File path for the data-extraction results for the time at which results are determined. The contents are deleted after the extracted data has been transferred.

IDR Subprocess Termination

Resource-saving processing of data extraction

If the Terminate subprocesses after document processing checkbox is activated, the subprocesses required for document processing are reloaded and terminated each time a document is processed. This helps to conserve resources and ensure system stability.

Notice

This checkbox is only relevant for IDR Toolkit version 5.1 or higher.

Compile Master Data

Manual compilation of the Master data with the IRIS data-extraction project.

For more information, see Compiling Master Data.

Open IDR Toolkit Demo

Here, you can load demo software made available by I.R.I.S. AG. You can use this software to test the quality of the master data and the OCR results. The file path of this software must be specified in the xSuite Bus settings Settings → Files → IDR Toolkit Demo.

Compiling Master Data

The OCR results of the IRIS data-extraction project greatly depend on the quality of the master data. This master data is adopted into the project structure in regularly, in intervals that can be planned.

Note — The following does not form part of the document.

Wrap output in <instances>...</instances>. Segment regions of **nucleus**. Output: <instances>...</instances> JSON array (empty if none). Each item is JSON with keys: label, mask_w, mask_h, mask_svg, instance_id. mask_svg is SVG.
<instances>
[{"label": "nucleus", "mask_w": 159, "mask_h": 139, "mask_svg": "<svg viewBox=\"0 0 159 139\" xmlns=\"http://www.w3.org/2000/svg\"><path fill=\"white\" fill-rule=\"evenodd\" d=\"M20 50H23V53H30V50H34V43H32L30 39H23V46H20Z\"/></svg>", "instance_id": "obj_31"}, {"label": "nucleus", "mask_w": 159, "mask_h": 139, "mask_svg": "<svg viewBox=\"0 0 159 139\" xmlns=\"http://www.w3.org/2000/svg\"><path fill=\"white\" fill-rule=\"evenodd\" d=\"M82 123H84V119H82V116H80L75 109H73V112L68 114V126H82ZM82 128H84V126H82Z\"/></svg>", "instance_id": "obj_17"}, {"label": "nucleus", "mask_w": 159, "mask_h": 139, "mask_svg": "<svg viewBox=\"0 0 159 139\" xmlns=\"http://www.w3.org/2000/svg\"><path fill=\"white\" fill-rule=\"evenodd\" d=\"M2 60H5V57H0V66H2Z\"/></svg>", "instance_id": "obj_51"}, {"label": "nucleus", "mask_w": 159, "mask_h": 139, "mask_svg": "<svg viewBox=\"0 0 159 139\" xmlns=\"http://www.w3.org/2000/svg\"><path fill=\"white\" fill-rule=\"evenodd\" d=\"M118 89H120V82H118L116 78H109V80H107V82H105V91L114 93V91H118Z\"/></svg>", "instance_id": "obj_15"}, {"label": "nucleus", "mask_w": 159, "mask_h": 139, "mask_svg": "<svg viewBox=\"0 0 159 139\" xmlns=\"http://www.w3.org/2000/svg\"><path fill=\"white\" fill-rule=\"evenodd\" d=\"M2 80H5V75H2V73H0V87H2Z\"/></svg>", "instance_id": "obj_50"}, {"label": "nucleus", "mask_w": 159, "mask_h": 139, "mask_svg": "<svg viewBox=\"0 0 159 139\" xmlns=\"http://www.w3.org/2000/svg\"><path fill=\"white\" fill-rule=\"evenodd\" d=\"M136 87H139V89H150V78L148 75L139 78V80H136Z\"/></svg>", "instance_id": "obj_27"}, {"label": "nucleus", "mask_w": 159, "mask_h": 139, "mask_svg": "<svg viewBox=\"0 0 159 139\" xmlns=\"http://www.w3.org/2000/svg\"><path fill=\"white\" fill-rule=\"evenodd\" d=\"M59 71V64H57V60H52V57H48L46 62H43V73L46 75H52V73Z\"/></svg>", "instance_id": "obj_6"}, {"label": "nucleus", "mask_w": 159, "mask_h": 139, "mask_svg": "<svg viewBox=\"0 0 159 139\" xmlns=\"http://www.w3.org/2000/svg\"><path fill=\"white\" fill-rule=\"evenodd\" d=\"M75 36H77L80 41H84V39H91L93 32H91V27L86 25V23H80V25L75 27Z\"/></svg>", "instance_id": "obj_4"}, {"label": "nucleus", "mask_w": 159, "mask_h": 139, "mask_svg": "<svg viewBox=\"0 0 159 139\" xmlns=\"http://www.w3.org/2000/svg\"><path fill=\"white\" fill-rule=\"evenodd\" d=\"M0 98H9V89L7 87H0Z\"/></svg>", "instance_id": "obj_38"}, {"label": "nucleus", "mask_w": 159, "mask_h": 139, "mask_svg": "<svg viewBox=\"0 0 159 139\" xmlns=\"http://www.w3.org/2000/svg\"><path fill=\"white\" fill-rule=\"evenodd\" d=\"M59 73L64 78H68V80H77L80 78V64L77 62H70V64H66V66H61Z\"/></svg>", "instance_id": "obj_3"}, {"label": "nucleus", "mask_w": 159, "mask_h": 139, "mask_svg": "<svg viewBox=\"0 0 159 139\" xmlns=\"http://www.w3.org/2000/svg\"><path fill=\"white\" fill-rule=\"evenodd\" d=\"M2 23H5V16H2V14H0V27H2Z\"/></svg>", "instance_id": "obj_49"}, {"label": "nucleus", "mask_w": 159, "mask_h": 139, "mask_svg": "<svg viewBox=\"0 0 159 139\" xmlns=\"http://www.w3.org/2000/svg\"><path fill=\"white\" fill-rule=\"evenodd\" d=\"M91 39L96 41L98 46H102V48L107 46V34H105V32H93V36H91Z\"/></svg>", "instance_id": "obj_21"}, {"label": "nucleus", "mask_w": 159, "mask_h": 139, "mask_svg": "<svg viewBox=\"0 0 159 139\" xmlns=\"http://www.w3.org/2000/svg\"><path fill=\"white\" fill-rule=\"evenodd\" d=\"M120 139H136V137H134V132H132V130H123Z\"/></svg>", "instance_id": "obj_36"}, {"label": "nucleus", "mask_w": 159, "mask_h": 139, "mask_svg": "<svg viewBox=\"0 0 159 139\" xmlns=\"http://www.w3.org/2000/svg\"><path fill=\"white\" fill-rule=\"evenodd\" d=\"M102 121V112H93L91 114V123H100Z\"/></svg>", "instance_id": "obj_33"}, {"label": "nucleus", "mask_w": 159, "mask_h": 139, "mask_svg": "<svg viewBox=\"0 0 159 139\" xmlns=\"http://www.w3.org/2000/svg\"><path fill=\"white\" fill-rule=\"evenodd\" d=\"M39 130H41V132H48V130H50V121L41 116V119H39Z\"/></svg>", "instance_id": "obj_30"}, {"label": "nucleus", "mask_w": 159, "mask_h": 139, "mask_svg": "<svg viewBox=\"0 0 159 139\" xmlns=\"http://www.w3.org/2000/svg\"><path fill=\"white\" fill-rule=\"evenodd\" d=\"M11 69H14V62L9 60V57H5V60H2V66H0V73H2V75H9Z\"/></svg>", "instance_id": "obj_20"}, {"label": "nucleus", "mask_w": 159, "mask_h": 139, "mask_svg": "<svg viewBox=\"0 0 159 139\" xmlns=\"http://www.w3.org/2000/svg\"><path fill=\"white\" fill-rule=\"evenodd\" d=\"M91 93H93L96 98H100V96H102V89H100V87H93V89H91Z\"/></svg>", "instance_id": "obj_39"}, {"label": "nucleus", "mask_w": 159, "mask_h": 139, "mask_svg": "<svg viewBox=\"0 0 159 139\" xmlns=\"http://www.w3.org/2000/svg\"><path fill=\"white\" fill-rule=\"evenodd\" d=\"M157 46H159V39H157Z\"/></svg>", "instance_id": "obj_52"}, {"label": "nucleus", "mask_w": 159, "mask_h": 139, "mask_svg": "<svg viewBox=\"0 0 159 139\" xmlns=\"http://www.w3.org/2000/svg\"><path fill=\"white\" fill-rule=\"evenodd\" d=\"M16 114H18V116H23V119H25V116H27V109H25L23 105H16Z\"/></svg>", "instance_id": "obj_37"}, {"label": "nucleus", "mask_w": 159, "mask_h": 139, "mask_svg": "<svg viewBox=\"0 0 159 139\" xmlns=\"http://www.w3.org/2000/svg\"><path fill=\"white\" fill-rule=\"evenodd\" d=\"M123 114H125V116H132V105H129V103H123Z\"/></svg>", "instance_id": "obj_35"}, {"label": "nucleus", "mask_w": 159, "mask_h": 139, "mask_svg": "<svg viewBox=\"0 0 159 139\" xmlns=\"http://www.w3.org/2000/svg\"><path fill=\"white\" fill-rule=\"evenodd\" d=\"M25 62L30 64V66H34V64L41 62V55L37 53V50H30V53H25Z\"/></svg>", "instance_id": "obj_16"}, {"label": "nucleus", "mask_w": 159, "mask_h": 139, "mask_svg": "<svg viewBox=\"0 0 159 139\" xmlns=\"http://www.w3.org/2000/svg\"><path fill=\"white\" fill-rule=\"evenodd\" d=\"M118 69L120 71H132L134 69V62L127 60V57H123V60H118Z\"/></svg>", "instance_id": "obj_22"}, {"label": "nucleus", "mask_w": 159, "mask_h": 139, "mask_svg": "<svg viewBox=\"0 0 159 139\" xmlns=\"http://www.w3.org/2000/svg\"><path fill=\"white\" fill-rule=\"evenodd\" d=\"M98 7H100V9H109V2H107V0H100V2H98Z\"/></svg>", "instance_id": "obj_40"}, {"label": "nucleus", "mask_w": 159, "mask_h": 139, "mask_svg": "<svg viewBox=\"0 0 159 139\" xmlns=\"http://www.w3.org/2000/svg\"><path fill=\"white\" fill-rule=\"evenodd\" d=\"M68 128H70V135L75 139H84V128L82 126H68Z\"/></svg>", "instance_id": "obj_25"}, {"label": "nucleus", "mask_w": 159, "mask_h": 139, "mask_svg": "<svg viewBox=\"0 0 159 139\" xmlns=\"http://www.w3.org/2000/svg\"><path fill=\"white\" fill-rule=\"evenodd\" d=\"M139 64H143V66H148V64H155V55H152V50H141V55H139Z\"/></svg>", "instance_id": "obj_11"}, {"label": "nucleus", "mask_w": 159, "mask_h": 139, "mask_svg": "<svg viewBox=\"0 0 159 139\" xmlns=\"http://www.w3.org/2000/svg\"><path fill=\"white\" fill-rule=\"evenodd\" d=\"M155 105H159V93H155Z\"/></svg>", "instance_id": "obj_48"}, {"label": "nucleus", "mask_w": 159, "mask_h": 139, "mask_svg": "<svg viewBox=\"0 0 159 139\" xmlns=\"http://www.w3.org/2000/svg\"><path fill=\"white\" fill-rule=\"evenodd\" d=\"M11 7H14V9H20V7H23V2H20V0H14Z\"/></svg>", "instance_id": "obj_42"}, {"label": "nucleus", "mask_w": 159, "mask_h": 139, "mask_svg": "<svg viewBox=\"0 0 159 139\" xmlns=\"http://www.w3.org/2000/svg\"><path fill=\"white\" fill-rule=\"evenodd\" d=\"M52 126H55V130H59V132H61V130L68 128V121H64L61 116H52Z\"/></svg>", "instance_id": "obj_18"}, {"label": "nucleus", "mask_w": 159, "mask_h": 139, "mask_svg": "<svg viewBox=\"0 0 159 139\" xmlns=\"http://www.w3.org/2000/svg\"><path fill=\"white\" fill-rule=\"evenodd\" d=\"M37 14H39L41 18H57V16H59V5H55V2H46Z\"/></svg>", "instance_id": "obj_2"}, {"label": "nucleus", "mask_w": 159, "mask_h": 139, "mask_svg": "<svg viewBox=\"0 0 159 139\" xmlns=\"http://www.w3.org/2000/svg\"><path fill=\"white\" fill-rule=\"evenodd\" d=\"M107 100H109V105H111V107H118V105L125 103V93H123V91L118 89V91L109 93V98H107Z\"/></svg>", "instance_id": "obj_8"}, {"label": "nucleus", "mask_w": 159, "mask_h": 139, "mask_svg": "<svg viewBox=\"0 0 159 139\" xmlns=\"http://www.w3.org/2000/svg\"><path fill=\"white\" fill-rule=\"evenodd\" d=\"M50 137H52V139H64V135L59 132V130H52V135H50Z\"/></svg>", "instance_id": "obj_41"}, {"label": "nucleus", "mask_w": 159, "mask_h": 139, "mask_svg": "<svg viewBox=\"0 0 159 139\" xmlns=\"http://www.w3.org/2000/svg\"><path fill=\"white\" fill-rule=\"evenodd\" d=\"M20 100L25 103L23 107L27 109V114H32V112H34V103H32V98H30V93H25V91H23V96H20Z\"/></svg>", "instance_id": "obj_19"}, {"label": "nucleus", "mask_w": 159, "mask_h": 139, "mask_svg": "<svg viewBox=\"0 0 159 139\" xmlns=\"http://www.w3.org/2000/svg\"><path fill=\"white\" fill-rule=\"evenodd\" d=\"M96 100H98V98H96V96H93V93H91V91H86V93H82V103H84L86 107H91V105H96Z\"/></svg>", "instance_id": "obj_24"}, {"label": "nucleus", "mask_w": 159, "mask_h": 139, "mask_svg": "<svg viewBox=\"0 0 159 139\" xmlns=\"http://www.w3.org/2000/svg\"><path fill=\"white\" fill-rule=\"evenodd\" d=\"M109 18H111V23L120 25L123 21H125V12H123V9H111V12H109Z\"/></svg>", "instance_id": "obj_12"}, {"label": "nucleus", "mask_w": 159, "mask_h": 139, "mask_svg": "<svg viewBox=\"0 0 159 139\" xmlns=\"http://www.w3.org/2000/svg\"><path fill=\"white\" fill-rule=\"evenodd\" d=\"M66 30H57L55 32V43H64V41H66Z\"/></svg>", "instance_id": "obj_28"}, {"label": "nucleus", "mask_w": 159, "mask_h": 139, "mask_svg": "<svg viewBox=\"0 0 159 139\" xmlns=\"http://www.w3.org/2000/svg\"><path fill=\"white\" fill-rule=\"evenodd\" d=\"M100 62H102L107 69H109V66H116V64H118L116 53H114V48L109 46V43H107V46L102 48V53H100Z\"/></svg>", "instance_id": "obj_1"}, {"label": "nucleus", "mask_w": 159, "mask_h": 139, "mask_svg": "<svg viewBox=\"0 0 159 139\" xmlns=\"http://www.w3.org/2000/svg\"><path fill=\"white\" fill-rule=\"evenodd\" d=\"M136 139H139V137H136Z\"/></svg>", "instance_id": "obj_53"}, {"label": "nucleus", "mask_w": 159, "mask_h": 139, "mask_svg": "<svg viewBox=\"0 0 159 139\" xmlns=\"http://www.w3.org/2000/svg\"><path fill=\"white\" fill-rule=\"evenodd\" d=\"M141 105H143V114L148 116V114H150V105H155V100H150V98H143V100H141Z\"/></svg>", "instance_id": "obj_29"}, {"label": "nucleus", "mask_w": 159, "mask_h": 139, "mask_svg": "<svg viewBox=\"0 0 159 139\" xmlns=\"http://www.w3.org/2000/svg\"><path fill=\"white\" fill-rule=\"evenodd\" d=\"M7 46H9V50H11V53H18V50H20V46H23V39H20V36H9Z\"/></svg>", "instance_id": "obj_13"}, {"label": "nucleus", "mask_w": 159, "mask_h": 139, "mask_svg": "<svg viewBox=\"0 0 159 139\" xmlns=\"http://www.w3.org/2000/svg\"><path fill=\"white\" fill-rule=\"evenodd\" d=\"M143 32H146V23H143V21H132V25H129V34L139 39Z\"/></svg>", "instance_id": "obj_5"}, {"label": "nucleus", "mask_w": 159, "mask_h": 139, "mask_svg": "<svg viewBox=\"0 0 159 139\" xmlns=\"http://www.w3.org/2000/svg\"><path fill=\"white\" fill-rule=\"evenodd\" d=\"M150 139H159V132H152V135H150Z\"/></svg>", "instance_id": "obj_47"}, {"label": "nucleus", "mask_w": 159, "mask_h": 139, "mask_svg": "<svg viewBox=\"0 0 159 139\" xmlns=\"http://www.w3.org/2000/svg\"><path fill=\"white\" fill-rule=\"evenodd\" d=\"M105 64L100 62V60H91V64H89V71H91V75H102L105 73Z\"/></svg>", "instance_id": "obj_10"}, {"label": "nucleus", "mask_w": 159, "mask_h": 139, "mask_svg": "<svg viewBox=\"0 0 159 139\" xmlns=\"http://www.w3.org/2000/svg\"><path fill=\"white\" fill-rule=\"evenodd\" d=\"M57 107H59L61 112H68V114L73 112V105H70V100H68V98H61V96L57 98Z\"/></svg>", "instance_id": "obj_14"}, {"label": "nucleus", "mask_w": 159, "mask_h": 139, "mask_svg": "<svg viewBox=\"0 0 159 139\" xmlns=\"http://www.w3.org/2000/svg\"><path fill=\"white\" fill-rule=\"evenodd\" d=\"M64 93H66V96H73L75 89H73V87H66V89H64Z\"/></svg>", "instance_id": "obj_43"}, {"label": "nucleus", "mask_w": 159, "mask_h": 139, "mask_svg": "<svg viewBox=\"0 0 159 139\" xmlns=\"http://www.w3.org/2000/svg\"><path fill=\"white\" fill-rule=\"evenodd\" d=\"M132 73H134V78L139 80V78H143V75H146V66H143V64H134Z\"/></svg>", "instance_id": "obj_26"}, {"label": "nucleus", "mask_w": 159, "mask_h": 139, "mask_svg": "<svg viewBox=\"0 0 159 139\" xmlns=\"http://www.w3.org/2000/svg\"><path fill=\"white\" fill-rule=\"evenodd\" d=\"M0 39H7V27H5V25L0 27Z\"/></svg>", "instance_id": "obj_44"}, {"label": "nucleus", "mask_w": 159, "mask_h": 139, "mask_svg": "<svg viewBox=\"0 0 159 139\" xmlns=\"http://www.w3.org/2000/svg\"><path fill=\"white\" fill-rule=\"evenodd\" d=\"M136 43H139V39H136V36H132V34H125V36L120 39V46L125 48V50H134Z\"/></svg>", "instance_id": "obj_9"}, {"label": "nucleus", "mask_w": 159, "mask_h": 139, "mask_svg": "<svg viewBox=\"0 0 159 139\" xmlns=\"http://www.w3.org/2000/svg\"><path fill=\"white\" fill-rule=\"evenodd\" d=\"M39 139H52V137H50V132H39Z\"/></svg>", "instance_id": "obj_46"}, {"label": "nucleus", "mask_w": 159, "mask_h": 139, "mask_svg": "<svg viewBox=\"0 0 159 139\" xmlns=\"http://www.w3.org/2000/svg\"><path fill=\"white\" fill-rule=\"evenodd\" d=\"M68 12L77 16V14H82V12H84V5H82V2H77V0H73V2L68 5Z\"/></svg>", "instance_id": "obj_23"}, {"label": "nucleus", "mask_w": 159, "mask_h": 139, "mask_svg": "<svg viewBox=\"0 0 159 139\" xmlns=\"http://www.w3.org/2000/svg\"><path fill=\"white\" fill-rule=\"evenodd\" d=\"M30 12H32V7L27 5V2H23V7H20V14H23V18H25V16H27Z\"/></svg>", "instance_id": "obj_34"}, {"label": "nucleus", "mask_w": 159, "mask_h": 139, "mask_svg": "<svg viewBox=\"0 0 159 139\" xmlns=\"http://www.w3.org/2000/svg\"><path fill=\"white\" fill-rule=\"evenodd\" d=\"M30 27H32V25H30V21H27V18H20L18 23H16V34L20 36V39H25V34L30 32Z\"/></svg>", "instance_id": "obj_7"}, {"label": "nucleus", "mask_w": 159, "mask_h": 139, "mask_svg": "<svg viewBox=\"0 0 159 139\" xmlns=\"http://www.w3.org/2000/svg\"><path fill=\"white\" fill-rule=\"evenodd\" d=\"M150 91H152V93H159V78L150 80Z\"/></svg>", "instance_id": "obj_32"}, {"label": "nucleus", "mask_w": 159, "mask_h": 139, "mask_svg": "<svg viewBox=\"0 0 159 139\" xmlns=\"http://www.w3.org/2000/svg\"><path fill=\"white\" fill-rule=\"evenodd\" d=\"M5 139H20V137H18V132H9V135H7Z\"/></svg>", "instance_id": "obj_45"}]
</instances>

Normally, compilation of the master data is planned as an xSuite Bus task and then takes place when the server’s load is minimal.

Compile Master Data can also be executed manually when new master data is added spontaneously.

The xSuite Group recommends the following procedure for compilation as it has proven itself as a best practice:

  1. Update the master data with current information from the target system, e.g., vendor master data(Master_Creditor.csv) or purchase order data(Master_Transaction.csv).

  2. Stop the data-extraction services.

  3. Click the Compile Master Data button.

    ➣ The master data is now compiled.

  4. Start the data-extraction services.